_Task_
Each entry is to be retyped exactly as it stands.

_Data section_
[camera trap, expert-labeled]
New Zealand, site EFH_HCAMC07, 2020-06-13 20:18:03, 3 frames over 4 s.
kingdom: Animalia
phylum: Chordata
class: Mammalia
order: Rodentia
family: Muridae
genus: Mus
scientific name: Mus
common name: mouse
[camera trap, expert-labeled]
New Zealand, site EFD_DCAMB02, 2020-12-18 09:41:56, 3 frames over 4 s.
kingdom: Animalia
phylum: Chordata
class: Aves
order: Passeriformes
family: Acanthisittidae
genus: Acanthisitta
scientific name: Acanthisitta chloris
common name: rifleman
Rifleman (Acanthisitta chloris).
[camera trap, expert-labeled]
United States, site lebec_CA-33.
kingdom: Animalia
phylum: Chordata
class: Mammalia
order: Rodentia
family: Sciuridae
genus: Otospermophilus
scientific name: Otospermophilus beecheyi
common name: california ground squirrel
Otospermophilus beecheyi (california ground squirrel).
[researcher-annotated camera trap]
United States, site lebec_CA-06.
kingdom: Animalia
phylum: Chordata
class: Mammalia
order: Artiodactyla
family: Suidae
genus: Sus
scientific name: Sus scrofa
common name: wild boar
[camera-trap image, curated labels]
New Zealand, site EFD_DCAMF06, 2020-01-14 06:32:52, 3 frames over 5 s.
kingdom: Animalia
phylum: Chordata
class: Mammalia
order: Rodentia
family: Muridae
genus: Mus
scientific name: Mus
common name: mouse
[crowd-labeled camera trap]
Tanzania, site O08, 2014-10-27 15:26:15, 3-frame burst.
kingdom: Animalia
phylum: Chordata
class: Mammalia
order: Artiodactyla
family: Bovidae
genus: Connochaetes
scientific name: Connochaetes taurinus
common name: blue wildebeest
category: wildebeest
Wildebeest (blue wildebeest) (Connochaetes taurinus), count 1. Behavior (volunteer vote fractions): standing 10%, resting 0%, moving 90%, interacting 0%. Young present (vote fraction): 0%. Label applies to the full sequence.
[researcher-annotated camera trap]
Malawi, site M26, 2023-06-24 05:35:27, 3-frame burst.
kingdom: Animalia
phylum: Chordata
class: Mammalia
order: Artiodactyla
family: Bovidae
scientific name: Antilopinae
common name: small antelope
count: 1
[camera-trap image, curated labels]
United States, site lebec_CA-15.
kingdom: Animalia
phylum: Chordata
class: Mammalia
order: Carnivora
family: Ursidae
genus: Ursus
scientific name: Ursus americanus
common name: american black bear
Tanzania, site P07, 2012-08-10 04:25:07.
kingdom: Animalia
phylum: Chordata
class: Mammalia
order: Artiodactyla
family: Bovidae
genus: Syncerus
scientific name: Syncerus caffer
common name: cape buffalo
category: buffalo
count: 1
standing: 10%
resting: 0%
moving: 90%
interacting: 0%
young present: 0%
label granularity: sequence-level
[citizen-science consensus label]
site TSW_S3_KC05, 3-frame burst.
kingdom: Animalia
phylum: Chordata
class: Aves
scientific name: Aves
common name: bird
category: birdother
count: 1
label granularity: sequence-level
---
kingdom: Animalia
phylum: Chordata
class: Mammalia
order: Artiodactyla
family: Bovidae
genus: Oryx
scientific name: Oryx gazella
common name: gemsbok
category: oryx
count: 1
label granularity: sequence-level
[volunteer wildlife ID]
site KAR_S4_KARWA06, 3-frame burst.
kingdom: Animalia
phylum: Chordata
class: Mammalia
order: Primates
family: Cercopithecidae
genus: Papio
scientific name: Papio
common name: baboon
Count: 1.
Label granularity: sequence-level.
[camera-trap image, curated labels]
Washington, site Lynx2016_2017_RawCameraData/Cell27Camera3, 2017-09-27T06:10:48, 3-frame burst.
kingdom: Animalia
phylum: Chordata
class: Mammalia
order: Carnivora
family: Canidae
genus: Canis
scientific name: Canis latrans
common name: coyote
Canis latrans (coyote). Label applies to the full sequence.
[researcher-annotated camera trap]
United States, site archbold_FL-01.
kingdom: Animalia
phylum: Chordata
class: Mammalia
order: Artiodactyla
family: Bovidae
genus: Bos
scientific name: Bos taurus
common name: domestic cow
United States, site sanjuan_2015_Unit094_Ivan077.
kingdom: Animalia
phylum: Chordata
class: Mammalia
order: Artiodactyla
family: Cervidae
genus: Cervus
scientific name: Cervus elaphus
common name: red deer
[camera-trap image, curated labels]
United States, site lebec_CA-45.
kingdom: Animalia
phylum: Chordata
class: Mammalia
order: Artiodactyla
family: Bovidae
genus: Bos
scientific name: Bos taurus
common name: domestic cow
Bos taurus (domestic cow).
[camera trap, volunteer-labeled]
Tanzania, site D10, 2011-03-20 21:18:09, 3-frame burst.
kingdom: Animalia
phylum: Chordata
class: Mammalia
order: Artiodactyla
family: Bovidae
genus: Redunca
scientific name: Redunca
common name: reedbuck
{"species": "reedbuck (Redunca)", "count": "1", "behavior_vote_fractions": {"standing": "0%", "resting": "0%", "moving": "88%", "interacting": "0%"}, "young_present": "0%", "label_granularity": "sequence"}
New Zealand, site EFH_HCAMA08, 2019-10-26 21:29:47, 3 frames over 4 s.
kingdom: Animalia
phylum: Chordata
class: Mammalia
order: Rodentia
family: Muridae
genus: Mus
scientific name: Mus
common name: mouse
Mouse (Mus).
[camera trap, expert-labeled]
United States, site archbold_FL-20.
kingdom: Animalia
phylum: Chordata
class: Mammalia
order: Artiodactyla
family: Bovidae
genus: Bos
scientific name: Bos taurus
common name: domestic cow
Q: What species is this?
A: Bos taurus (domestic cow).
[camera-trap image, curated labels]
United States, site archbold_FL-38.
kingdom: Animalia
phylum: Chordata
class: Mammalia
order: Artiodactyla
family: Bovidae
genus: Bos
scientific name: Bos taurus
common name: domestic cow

_Result_
[camera trap, expert-labeled]
New Zealand, site EFH_HCAMC07, 2020-06-13 20:18:03, 3 frames over 4 s.
kingdom: Animalia
phylum: Chordata
class: Mammalia
order: Rodentia
family: Muridae
genus: Mus
scientific name: Mus
common name: mouse
[camera trap, expert-labeled]
New Zealand, site EFD_DCAMB02, 2020-12-18 09:41:56, 3 frames over 4 s.
kingdom: Animalia
phylum: Chordata
class: Aves
order: Passeriformes
family: Acanthisittidae
genus: Acanthisitta
scientific name: Acanthisitta chloris
common name: rifleman
Rifleman (Acanthisitta chloris).
[camera trap, expert-labeled]
United States, site lebec_CA-33.
kingdom: Animalia
phylum: Chordata
class: Mammalia
order: Rodentia
family: Sciuridae
genus: Otospermophilus
scientific name: Otospermophilus beecheyi
common name: california ground squirrel
Otospermophilus beecheyi (california ground squirrel).
[researcher-annotated camera trap]
United States, site lebec_CA-06.
kingdom: Animalia
phylum: Chordata
class: Mammalia
order: Artiodactyla
family: Suidae
genus: Sus
scientific name: Sus scrofa
common name: wild boar
[camera-trap image, curated labels]
New Zealand, site EFD_DCAMF06, 2020-01-14 06:32:52, 3 frames over 5 s.
kingdom: Animalia
phylum: Chordata
class: Mammalia
order: Rodentia
family: Muridae
genus: Mus
scientific name: Mus
common name: mouse
[crowd-labeled camera trap]
Tanzania, site O08, 2014-10-27 15:26:15, 3-frame burst.
kingdom: Animalia
phylum: Chordata
class: Mammalia
order: Artiodactyla
family: Bovidae
genus: Connochaetes
scientific name: Connochaetes taurinus
common name: blue wildebeest
category: wildebeest
Wildebeest (blue wildebeest) (Connochaetes taurinus), count 1. Behavior (volunteer vote fractions): standing 10%, resting 0%, moving 90%, interacting 0%. Young present (vote fraction): 0%. Label applies to the full sequence.
[researcher-annotated camera trap]
Malawi, site M26, 2023-06-24 05:35:27, 3-frame burst.
kingdom: Animalia
phylum: Chordata
class: Mammalia
order: Artiodactyla
family: Bovidae
scientific name: Antilopinae
common name: small antelope
count: 1
[camera-trap image, curated labels]
United States, site lebec_CA-15.
kingdom: Animalia
phylum: Chordata
class: Mammalia
order: Carnivora
family: Ursidae
genus: Ursus
scientific name: Ursus americanus
common name: american black bear
Tanzania, site P07, 2012-08-10 04:25:07.
kingdom: Animalia
phylum: Chordata
class: Mammalia
order: Artiodactyla
family: Bovidae
genus: Syncerus
scientific name: Syncerus caffer
common name: cape buffalo
category: buffalo
count: 1
standing: 10%
resting: 0%
moving: 90%
interacting: 0%
young present: 0%
label granularity: sequence-level
[citizen-science consensus label]
site TSW_S3_KC05, 3-frame burst.
kingdom: Animalia
phylum: Chordata
class: Aves
scientific name: Aves
common name: bird
category: birdother
count: 1
label granularity: sequence-level
---
kingdom: Animalia
phylum: Chordata
class: Mammalia
order: Artiodactyla
family: Bovidae
genus: Oryx
scientific name: Oryx gazella
common name: gemsbok
category: oryx
count: 1
label granularity: sequence-level
[volunteer wildlife ID]
site KAR_S4_KARWA06, 3-frame burst.
kingdom: Animalia
phylum: Chordata
class: Mammalia
order: Primates
family: Cercopithecidae
genus: Papio
scientific name: Papio
common name: baboon
Count: 1.
Label granularity: sequence-level.
[camera-trap image, curated labels]
Washington, site Lynx2016_2017_RawCameraData/Cell27Camera3, 2017-09-27T06:10:48, 3-frame burst.
kingdom: Animalia
phylum: Chordata
class: Mammalia
order: Carnivora
family: Canidae
genus: Canis
scientific name: Canis latrans
common name: coyote
Canis latrans (coyote). Label applies to the full sequence.
[researcher-annotated camera trap]
United States, site archbold_FL-01.
kingdom: Animalia
phylum: Chordata
class: Mammalia
order: Artiodactyla
family: Bovidae
genus: Bos
scientific name: Bos taurus
common name: domestic cow
United States, site sanjuan_2015_Unit094_Ivan077.
kingdom: Animalia
phylum: Chordata
class: Mammalia
order: Artiodactyla
family: Cervidae
genus: Cervus
scientific name: Cervus elaphus
common name: red deer
[camera-trap image, curated labels]
United States, site lebec_CA-45.
kingdom: Animalia
phylum: Chordata
class: Mammalia
order: Artiodactyla
family: Bovidae
genus: Bos
scientific name: Bos taurus
common name: domestic cow
Bos taurus (domestic cow).
[camera trap, volunteer-labeled]
Tanzania, site D10, 2011-03-20 21:18:09, 3-frame burst.
kingdom: Animalia
phylum: Chordata
class: Mammalia
order: Artiodactyla
family: Bovidae
genus: Redunca
scientific name: Redunca
common name: reedbuck
{"species": "reedbuck (Redunca)", "count": "1", "behavior_vote_fractions": {"standing": "0%", "resting": "0%", "moving": "88%", "interacting": "0%"}, "young_present": "0%", "label_granularity": "sequence"}
New Zealand, site EFH_HCAMA08, 2019-10-26 21:29:47, 3 frames over 4 s.
kingdom: Animalia
phylum: Chordata
class: Mammalia
order: Rodentia
family: Muridae
genus: Mus
scientific name: Mus
common name: mouse
Mouse (Mus).
[camera trap, expert-labeled]
United States, site archbold_FL-20.
kingdom: Animalia
phylum: Chordata
class: Mammalia
order: Artiodactyla
family: Bovidae
genus: Bos
scientific name: Bos taurus
common name: domestic cow
Q: What species is this?
A: Bos taurus (domestic cow).
[camera-trap image, curated labels]
United States, site archbold_FL-38.
kingdom: Animalia
phylum: Chordata
class: Mammalia
order: Artiodactyla
family: Bovidae
genus: Bos
scientific name: Bos taurus
common name: domestic cow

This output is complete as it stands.